>> start

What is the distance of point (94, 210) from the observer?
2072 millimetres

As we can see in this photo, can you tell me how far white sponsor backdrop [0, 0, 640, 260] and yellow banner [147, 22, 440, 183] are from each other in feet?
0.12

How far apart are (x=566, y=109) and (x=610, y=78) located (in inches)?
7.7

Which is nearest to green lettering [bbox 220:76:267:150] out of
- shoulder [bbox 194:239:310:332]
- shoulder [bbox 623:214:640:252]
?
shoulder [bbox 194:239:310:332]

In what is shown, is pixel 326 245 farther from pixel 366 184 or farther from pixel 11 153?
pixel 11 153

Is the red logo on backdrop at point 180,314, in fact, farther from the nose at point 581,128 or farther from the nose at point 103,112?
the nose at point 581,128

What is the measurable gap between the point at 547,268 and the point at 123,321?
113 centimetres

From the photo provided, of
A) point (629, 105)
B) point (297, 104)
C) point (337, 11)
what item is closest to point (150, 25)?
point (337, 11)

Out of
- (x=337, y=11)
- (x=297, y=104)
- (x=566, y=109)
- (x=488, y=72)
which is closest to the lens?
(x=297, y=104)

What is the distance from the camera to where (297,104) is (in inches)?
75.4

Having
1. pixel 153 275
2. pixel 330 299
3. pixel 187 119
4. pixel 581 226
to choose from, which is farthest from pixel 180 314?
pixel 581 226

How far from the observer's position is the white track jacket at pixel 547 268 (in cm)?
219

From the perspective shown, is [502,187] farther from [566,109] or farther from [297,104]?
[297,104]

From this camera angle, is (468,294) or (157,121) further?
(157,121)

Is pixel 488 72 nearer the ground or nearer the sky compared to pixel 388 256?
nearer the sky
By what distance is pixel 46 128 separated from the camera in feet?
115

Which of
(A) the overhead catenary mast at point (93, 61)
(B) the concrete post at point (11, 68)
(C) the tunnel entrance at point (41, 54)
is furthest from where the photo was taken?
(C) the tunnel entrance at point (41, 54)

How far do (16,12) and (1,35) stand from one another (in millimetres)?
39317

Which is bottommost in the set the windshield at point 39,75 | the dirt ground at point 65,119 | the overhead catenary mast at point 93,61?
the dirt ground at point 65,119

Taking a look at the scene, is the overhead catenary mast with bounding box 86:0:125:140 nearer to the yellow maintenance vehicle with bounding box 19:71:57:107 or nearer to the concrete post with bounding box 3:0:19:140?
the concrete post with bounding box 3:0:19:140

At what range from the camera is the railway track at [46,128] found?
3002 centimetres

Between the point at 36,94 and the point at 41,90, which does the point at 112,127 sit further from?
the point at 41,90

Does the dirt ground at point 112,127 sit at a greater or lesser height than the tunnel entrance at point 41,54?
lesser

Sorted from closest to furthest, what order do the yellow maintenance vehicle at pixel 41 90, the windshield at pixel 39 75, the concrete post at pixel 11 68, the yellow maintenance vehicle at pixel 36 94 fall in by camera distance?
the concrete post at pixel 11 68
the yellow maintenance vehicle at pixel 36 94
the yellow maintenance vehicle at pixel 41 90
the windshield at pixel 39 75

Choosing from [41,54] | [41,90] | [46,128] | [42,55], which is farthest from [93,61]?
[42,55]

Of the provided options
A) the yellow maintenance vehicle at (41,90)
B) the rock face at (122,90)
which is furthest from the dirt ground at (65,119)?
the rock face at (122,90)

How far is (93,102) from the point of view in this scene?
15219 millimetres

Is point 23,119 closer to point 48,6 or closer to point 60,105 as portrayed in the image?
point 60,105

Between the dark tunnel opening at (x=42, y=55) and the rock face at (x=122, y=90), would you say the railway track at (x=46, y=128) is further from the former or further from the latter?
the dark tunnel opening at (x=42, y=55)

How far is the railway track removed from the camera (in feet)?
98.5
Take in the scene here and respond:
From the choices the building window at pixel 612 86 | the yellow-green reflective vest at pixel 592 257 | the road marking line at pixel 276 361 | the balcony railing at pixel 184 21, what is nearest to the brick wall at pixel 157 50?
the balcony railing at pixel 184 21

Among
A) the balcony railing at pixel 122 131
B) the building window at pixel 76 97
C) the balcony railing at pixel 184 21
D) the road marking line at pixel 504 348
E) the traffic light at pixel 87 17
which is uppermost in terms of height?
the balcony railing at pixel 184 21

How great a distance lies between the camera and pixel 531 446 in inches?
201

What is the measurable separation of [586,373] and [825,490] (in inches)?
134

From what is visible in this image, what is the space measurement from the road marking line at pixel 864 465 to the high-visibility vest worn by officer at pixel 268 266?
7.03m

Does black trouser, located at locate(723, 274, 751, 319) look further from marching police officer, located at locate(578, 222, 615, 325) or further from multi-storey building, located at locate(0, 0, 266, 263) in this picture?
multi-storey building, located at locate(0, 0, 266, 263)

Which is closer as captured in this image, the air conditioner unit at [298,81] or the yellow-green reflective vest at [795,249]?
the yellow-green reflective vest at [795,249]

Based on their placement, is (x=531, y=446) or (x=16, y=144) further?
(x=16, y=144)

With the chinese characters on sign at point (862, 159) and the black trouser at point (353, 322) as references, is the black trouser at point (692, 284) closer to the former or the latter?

>> end

### CHALLENGE
Copy every item above word for word, keeping each line as it appears.

### TASK OUTPUT
What is the distance of point (94, 210) from the observer?
2072 millimetres

As we can see in this photo, can you tell me how far white sponsor backdrop [0, 0, 640, 260] and yellow banner [147, 22, 440, 183] are from each other in feet?
0.12

How far apart are (x=566, y=109) and (x=610, y=78) located (in inches)?
7.7

Which is nearest to green lettering [bbox 220:76:267:150] out of
- shoulder [bbox 194:239:310:332]
- shoulder [bbox 623:214:640:252]
?
shoulder [bbox 194:239:310:332]

In what is shown, is pixel 326 245 farther from pixel 366 184 or farther from pixel 11 153?
pixel 11 153

Is the red logo on backdrop at point 180,314, in fact, farther from the nose at point 581,128 or farther from the nose at point 103,112?
the nose at point 581,128

What is the measurable gap between the point at 547,268 and the point at 123,321?
113 centimetres

From the photo provided, of
A) point (629, 105)
B) point (297, 104)
C) point (337, 11)
what item is closest to point (150, 25)?
point (337, 11)

Out of
- (x=337, y=11)
- (x=297, y=104)
- (x=566, y=109)
- (x=488, y=72)
which is closest to the lens?
(x=297, y=104)

What is the distance from the camera to where (297,104) is (in inches)?
75.4

Having
1. pixel 153 275
2. pixel 330 299
3. pixel 187 119
4. pixel 581 226
to choose from, which is farthest from pixel 180 314?
pixel 581 226

How far from the observer's position is the white track jacket at pixel 547 268 (in cm)?
219

From the perspective shown, is [502,187] farther from [566,109] or farther from [297,104]?
[297,104]

From this camera angle, is (468,294) or (157,121) further?
(157,121)

Is pixel 488 72 nearer the ground or nearer the sky compared to pixel 388 256?
nearer the sky
By what distance is pixel 46 128 separated from the camera in feet?
115

Which of
(A) the overhead catenary mast at point (93, 61)
(B) the concrete post at point (11, 68)
(C) the tunnel entrance at point (41, 54)
is furthest from where the photo was taken?
(C) the tunnel entrance at point (41, 54)

How far do (16,12) and (1,35) stand from one another (in millimetres)?
39317

Which is bottommost in the set the windshield at point 39,75 | the dirt ground at point 65,119 | the overhead catenary mast at point 93,61?
the dirt ground at point 65,119

Taking a look at the scene, is the overhead catenary mast with bounding box 86:0:125:140 nearer to the yellow maintenance vehicle with bounding box 19:71:57:107 or nearer to the concrete post with bounding box 3:0:19:140?
the concrete post with bounding box 3:0:19:140

At what range from the camera is the railway track at [46,128] found?
3002 centimetres

Between the point at 36,94 and the point at 41,90, which does the point at 112,127 sit further from?
the point at 41,90

Does the dirt ground at point 112,127 sit at a greater or lesser height than the tunnel entrance at point 41,54?
lesser

Sorted from closest to furthest, what order do the yellow maintenance vehicle at pixel 41 90, the windshield at pixel 39 75, the concrete post at pixel 11 68, the yellow maintenance vehicle at pixel 36 94 fall in by camera distance?
the concrete post at pixel 11 68
the yellow maintenance vehicle at pixel 36 94
the yellow maintenance vehicle at pixel 41 90
the windshield at pixel 39 75

Choosing from [41,54] | [41,90] | [46,128] | [42,55], which is farthest from [93,61]?
[42,55]

Of the provided options
A) the yellow maintenance vehicle at (41,90)
B) the rock face at (122,90)
which is furthest from the dirt ground at (65,119)?
the rock face at (122,90)

How far is (93,102) from the point of view in this scene?
15219 millimetres

Is point 23,119 closer to point 48,6 or closer to point 60,105 as portrayed in the image?
point 60,105

Between the dark tunnel opening at (x=42, y=55) and the rock face at (x=122, y=90), would you say the railway track at (x=46, y=128) is further from the former or further from the latter?
the dark tunnel opening at (x=42, y=55)

How far is the railway track removed from the camera (in feet)?
98.5
Take in the scene here and respond:
From the choices the building window at pixel 612 86 | the yellow-green reflective vest at pixel 592 257 | the road marking line at pixel 276 361 | the balcony railing at pixel 184 21, what is nearest to the brick wall at pixel 157 50?
the balcony railing at pixel 184 21

Among
A) the balcony railing at pixel 122 131
B) the building window at pixel 76 97
C) the balcony railing at pixel 184 21
D) the road marking line at pixel 504 348
E) the traffic light at pixel 87 17
which is uppermost in terms of height?
the balcony railing at pixel 184 21

How great a distance lies between the camera and pixel 531 446 in inches?
201

What is the measurable separation of [586,373] and [825,490] (in inches)?
134

From what is visible in this image, what is the space measurement from the road marking line at pixel 864 465 to the high-visibility vest worn by officer at pixel 268 266?
7.03m

Does black trouser, located at locate(723, 274, 751, 319) look further from marching police officer, located at locate(578, 222, 615, 325) or further from multi-storey building, located at locate(0, 0, 266, 263) in this picture?
multi-storey building, located at locate(0, 0, 266, 263)

Which is closer as captured in this image, the air conditioner unit at [298,81] or the yellow-green reflective vest at [795,249]?
the yellow-green reflective vest at [795,249]

Based on their placement, is (x=531, y=446) or (x=16, y=144) further?
(x=16, y=144)

With the chinese characters on sign at point (862, 159) and the black trouser at point (353, 322) as references, is the black trouser at point (692, 284) closer to the former or the latter?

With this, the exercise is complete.